## Problem description
Select every line in the material below that contains the word "flower", and copy each one out.

··· Records provided

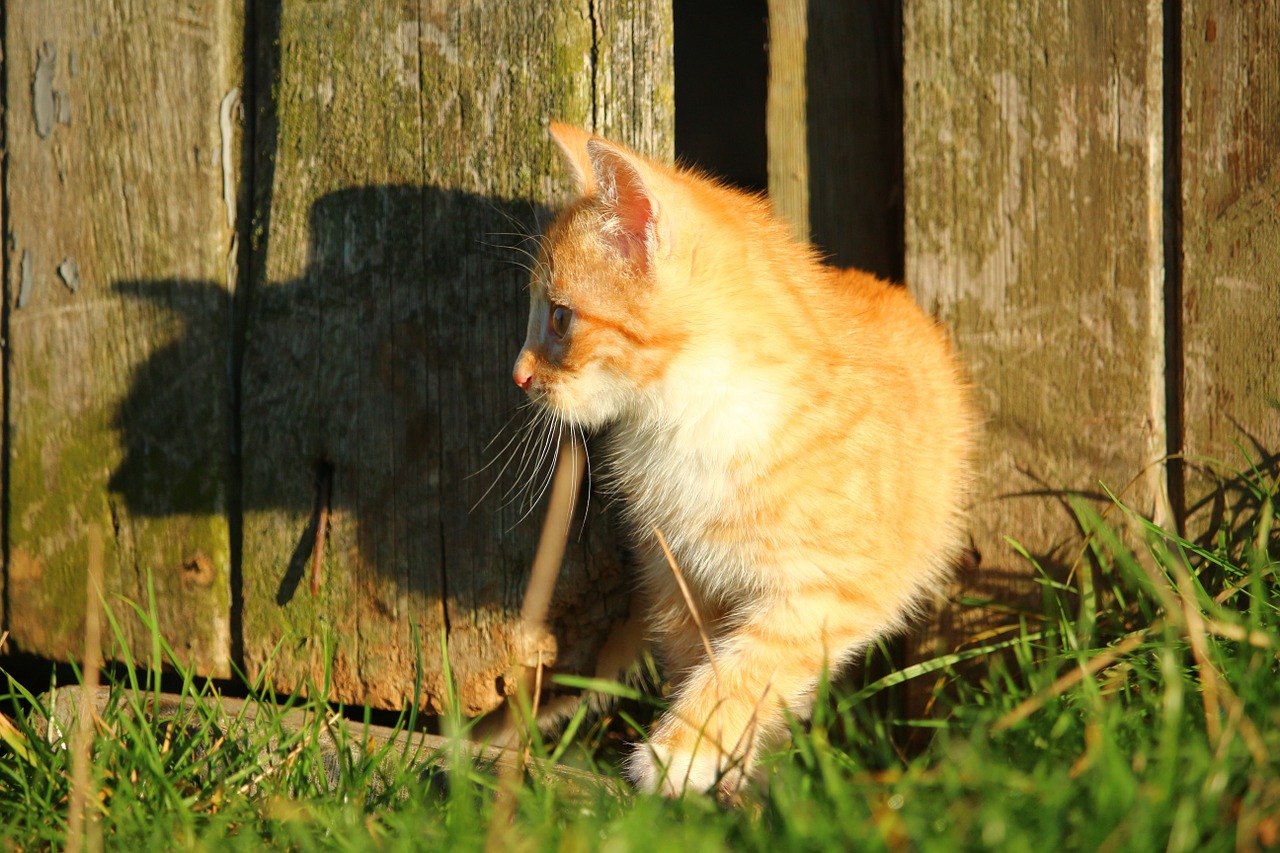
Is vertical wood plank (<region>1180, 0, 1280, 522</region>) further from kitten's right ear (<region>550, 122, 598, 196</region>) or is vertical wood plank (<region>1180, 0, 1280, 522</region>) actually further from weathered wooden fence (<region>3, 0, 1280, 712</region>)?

······
··· Records provided

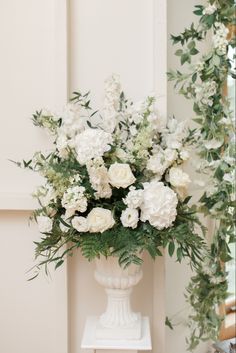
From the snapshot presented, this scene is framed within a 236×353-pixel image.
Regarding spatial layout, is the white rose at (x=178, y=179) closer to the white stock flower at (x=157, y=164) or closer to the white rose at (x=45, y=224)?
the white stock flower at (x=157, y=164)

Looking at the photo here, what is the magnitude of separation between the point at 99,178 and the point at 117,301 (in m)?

······

## Correct result
Regarding spatial layout, is the white rose at (x=178, y=179) closer to the white stock flower at (x=157, y=164) or closer to the white rose at (x=45, y=224)?
the white stock flower at (x=157, y=164)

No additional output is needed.